What you should do:
Once you find the line containing "изменение реактивности организма" in the data below, copy it and each following line exactly, up to and including the line containing "G4 — severe storm", and nothing else.

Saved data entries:

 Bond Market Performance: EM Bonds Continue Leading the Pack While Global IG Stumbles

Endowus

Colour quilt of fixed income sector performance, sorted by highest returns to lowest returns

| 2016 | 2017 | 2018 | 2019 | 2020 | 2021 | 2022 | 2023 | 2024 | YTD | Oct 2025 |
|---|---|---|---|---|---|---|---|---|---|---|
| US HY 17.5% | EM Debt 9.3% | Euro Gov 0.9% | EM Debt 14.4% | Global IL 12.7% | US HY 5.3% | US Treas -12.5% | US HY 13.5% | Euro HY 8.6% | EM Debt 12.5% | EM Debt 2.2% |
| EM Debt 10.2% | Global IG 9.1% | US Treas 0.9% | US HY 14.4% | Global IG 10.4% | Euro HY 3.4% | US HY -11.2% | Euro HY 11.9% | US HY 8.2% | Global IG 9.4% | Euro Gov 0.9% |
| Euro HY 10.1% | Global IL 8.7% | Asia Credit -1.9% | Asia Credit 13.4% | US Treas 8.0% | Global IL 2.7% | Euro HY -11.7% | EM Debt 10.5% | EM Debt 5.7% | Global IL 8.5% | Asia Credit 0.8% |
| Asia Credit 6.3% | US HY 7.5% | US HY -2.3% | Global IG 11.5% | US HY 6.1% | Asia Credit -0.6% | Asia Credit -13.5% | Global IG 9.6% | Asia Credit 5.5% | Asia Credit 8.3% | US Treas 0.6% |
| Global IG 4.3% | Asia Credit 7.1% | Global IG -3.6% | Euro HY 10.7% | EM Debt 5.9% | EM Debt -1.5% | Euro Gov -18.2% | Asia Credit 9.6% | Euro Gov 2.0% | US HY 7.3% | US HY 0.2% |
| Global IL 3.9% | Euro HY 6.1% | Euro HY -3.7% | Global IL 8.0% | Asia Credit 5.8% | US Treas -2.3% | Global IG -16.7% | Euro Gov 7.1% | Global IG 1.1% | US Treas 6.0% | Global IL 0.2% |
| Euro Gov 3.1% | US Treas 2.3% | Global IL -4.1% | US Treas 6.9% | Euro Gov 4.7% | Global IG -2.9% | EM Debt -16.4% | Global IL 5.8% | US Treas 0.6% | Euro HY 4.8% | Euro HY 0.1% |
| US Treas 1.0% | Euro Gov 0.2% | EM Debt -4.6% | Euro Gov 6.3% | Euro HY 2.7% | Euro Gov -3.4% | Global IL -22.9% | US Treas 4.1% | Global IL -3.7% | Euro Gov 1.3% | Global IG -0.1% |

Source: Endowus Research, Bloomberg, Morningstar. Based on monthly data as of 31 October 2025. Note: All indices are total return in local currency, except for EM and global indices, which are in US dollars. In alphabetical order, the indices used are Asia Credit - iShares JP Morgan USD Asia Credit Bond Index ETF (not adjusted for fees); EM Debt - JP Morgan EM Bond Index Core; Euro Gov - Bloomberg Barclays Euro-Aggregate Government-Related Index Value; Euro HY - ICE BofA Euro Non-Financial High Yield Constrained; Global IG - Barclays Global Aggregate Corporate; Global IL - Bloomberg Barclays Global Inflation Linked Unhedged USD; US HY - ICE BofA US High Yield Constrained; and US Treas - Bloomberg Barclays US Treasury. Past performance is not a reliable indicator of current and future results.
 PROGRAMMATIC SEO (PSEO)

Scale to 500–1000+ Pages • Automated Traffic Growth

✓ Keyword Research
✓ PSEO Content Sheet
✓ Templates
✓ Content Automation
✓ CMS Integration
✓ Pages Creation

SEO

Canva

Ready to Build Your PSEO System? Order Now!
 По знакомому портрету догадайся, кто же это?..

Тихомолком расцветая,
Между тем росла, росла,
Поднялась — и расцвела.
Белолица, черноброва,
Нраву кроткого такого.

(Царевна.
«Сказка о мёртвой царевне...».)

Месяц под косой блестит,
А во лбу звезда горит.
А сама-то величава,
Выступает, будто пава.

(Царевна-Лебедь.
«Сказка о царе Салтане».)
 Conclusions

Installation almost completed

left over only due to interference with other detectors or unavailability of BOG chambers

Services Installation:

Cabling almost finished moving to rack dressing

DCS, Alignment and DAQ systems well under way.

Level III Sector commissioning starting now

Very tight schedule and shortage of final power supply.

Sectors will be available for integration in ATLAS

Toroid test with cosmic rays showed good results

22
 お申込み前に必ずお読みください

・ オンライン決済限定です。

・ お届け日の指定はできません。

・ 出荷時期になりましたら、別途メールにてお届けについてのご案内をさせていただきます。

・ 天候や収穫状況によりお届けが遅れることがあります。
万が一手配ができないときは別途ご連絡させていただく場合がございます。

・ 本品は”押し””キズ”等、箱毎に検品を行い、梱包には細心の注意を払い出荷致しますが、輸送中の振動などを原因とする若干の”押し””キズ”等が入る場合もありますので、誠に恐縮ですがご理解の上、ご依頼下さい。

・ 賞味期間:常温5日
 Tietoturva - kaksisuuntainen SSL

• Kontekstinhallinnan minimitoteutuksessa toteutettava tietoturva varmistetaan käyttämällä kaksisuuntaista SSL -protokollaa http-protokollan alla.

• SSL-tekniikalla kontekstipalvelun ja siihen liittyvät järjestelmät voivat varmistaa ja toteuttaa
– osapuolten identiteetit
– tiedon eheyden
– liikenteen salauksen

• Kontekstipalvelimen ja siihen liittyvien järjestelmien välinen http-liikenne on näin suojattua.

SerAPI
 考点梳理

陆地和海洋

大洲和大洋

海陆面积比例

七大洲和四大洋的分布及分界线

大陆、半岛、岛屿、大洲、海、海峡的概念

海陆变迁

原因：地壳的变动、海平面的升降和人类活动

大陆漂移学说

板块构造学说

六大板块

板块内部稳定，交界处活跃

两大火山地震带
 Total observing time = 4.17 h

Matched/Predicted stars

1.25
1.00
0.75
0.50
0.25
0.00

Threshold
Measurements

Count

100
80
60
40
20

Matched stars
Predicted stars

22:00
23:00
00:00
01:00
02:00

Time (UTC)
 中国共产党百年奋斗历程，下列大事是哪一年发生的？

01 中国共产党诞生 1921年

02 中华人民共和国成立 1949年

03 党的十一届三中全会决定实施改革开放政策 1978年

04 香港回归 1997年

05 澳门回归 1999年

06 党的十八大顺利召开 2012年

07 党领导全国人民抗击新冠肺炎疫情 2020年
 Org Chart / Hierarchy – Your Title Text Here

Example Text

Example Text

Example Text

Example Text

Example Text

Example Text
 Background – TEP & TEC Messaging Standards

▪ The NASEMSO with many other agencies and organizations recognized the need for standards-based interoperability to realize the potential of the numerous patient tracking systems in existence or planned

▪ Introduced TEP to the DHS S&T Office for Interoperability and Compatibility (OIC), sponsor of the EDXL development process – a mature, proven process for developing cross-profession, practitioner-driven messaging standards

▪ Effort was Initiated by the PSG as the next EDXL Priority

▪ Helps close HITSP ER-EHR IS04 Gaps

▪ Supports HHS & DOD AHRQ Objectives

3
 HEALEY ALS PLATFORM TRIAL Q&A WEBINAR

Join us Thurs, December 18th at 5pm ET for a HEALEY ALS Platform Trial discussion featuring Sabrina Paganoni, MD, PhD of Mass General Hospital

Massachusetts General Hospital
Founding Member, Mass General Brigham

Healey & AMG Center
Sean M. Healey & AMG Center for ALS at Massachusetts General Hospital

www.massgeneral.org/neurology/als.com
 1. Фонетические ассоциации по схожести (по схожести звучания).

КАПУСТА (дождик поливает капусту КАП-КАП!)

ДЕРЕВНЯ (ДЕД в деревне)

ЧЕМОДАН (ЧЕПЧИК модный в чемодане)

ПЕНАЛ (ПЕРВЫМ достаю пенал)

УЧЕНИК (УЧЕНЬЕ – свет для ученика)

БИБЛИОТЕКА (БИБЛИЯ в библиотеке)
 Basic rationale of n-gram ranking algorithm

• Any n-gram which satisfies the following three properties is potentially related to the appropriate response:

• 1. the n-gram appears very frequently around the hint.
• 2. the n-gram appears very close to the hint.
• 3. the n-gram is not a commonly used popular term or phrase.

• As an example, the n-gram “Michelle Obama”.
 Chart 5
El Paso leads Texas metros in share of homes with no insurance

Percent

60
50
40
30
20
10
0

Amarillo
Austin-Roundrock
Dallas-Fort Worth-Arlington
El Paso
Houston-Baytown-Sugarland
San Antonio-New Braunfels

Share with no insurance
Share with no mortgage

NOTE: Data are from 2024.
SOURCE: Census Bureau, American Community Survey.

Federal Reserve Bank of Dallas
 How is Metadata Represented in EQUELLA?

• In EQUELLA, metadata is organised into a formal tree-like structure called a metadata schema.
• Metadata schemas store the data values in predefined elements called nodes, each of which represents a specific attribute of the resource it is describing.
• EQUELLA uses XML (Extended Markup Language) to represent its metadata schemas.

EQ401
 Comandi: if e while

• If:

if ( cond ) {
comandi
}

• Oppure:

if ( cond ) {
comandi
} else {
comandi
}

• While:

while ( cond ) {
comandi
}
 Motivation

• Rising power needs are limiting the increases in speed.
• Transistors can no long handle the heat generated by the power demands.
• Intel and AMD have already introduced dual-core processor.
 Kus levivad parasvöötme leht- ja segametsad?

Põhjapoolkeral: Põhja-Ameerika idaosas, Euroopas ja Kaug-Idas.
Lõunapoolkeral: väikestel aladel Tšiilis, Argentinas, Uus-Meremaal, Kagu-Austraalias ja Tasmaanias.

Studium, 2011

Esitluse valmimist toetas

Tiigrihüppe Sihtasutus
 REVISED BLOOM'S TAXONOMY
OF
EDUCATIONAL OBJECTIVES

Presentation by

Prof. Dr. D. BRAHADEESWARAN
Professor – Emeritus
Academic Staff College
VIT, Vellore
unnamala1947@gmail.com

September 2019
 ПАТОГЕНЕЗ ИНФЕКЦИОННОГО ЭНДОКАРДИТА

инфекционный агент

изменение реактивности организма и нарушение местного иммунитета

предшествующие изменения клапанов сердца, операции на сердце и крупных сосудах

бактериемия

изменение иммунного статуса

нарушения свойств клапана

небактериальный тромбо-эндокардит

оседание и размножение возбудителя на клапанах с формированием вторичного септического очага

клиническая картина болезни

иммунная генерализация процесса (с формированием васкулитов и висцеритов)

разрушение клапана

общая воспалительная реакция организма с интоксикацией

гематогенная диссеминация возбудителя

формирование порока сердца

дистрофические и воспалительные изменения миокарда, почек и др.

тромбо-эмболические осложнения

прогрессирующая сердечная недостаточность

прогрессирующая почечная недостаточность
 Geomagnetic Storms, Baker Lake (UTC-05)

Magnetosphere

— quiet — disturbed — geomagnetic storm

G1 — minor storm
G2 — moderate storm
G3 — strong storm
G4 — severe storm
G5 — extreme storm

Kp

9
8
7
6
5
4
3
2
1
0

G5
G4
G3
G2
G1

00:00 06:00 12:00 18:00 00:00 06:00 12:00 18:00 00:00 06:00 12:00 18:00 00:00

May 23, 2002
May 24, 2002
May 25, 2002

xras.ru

Completed task:
изменение реактивности организма и нарушение местного иммунитета

предшествующие изменения клапанов сердца, операции на сердце и крупных сосудах

бактериемия

изменение иммунного статуса

нарушения свойств клапана

небактериальный тромбо-эндокардит

оседание и размножение возбудителя на клапанах с формированием вторичного септического очага

клиническая картина болезни

иммунная генерализация процесса (с формированием васкулитов и висцеритов)

разрушение клапана

общая воспалительная реакция организма с интоксикацией

гематогенная диссеминация возбудителя

формирование порока сердца

дистрофические и воспалительные изменения миокарда, почек и др.

тромбо-эмболические осложнения

прогрессирующая сердечная недостаточность

прогрессирующая почечная недостаточность
 Geomagnetic Storms, Baker Lake (UTC-05)

Magnetosphere

— quiet — disturbed — geomagnetic storm

G1 — minor storm
G2 — moderate storm
G3 — strong storm
G4 — severe storm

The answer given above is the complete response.